MILES OSGOOD: Yeah, and that's a great way of putting it. And I think what I was seizing on there was the opportunity to think, "Oh, here is a potential critique," you know, from kind of purely within the discipline to someone who's maybe outside of it, but rather to think about it in terms of a curiosity maybe: to think that like, oh, that allows you one more way of being broad-ranging in your research, to take an interest in what others are doing, and, you know, maybe to critique, maybe to correct, but so as to kind of understand what it is that they're working on, and then contribute to it. Does that sound right?

VEN. DHAMMADINNĀ: Yeah, yeah, yeah. And, I mean, I also think, and here I am advocating for, you know, for Buddhist scholarship, or on behalf of Buddhist scholarship. I think it's also time to emerge from this orientalist or, you know, colonialist paradigm, so that if we are dealing with Buddhist constructs, we do need to have a text-historically informed understanding of these Buddhist constructs. So you can't have research in neuroscience, or mindfulness in general, or on a certain state because these states are actually controversial within tradition itself. So, so to say, if you are willing to have such a complex, and nuanced, methodological approach within your own field as a scientist—let's put aside now the ideology of science, vis-à-vis religious studies, and all of that—but anyway, if you're willing to be, you know, epistemically like solid in your own field, you do have to grant that kind of, you know, position and integrity also to the so-called object you are analyzing, otherwise you are just reifying it. And this object happens to be a living body, by the way.

= = = =

◆ YOUR TASKS ◆
- A) In the conversation about Buddhist scholarship, what does Miles Osgood say a researcher might do with the work others are doing? List each one.
- B) Write the next part of the conversation about Buddhist scholarship, picking up after its last sentence.

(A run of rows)

= = = =

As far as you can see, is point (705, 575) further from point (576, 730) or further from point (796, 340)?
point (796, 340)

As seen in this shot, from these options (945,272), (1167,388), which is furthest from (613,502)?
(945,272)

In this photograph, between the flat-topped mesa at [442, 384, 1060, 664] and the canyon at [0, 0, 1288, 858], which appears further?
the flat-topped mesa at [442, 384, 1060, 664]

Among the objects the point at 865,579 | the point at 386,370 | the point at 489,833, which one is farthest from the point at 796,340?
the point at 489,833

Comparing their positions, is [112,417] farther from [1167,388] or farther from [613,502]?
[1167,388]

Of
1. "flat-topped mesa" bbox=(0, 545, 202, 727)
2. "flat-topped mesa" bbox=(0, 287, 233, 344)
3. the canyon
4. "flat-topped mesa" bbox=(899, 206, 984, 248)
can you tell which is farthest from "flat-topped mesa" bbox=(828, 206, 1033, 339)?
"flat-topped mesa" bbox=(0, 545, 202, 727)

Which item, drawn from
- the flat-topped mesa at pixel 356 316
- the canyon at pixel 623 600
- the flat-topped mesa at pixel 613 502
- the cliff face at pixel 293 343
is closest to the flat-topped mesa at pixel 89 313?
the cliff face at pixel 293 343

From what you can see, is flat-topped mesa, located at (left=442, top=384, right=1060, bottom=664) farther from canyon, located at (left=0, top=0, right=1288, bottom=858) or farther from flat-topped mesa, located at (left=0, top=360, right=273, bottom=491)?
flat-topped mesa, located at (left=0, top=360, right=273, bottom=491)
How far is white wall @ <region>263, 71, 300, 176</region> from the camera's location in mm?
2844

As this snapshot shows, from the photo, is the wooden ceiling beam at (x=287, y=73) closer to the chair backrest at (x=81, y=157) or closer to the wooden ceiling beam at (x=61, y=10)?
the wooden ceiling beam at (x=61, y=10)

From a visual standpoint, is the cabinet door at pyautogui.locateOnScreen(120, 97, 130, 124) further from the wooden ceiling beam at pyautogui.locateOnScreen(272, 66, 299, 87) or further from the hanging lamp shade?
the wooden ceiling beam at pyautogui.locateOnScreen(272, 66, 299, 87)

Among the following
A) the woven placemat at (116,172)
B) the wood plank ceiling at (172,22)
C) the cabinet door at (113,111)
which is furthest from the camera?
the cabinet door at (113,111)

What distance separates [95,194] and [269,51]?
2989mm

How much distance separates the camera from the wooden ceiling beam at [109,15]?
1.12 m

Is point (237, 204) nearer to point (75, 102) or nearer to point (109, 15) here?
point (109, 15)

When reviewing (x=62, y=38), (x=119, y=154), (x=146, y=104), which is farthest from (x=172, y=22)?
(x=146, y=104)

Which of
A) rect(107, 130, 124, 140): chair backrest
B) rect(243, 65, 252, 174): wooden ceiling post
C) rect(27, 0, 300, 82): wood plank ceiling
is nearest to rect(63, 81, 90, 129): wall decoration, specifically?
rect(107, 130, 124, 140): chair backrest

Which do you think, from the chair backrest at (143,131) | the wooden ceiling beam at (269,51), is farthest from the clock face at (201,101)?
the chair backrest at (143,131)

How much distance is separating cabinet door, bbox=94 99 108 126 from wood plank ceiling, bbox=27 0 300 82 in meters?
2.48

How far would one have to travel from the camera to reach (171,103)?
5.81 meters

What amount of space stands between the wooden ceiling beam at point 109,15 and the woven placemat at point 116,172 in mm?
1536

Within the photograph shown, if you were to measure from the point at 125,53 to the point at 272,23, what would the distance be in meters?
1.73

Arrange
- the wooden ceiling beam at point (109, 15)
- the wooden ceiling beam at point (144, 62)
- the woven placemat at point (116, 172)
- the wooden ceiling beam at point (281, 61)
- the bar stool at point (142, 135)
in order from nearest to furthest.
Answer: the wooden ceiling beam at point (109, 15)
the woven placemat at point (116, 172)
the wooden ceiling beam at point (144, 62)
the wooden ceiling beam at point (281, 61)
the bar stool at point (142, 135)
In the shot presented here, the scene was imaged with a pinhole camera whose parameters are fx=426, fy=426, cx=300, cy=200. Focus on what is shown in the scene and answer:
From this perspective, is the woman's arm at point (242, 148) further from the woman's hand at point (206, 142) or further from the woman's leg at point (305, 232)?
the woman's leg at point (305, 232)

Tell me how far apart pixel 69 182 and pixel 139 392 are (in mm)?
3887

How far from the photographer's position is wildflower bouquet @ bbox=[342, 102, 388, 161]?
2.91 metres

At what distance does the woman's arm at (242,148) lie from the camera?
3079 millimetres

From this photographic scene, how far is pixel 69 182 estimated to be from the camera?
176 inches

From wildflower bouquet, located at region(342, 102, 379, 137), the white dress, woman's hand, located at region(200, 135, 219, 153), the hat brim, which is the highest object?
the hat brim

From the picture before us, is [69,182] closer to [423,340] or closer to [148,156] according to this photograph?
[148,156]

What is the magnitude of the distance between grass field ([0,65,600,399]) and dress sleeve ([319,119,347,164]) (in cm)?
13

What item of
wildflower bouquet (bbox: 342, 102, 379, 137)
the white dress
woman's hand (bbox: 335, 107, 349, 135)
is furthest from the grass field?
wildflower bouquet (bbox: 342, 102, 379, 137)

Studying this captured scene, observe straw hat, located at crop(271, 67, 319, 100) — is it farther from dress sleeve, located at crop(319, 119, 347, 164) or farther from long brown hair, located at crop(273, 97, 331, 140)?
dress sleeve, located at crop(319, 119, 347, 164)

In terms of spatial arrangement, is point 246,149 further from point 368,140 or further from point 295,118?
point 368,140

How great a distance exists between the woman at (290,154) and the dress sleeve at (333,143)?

= = = =

◆ RESPONSES TO THE TASKS ◆
- A)
- Take an interest in it
- Critique it
- Correct it
- Understand what they're working on
- Contribute to it

- B)
MILES OSGOOD: Let me turn to something that you brought up, and that of course I think is a fascinating part of your biography to many listeners, which is the dual identity of being a scholar and a practitioner. And one way that you talked about it was to say, having the academic perspective means that when you go into various contexts, it gives you potentially a kind of distance or maybe an objectivity, or at least a kind of mode of assessing things that might otherwise be difficult,

or unpleasant, or just disorienting, perhaps. And I just kind of wanted us to go along that line and think about it a little bit. So what does that mean for your interactions, on the one hand, with other scholars, coming in as a nun? And, I guess, what seems more pertinent to that particular story is then talking to other nuns and monks or practitioners, coming in as the academic.

VEN. DHAMMADINNĀ: Now, that's interesting. I don't think it gives me like an objective stance, but perhaps more an understanding of, you know, the fabrication of my own subjectivity there. So, I think just this sense of, you know, being aware of what you bring with you into the discussion. So, I mean, no, I used to feel, when I was younger, you know, that there was neither one thing nor the other. You know, I was like neither a scholar nor a practitioner. And now, you know, maybe getting old, (chuckles) it's kind of getting more integrated. So, actually now I feel, "Oh wow, you know what? I belong to both worlds." So it's actually a much more comfortable place. And also, of course, I mean, when you're younger or when you are, you know, maybe less mature—but I mean, I'm not claiming I'm mature now—but somehow I think the sense of identity becomes more divisive in a way and you cling more strongly, you know, to either side. So, you play, you know, the kind of scholar with practitioners—and then you kind of, you know—or you play the practitioner with scholars, in a way. But somehow, I think you can really have this kind of, you know, double identity together if you're not clinging so strongly, you know, to this kind of righteousness about one standpoint.

MILES OSGOOD: Right. Right. Where there could be that temptation on either end to say that there's a certain kind of purity of this field or that identity. So could we talk about the two directions then? So, for instance, being a practitioner amongst scholars, and maybe bringing that into your scholarship. What might that look like as a teacher or a writer?

VEN. DHAMMADINNĀ: I don't know. It feels so natural that I don't remember.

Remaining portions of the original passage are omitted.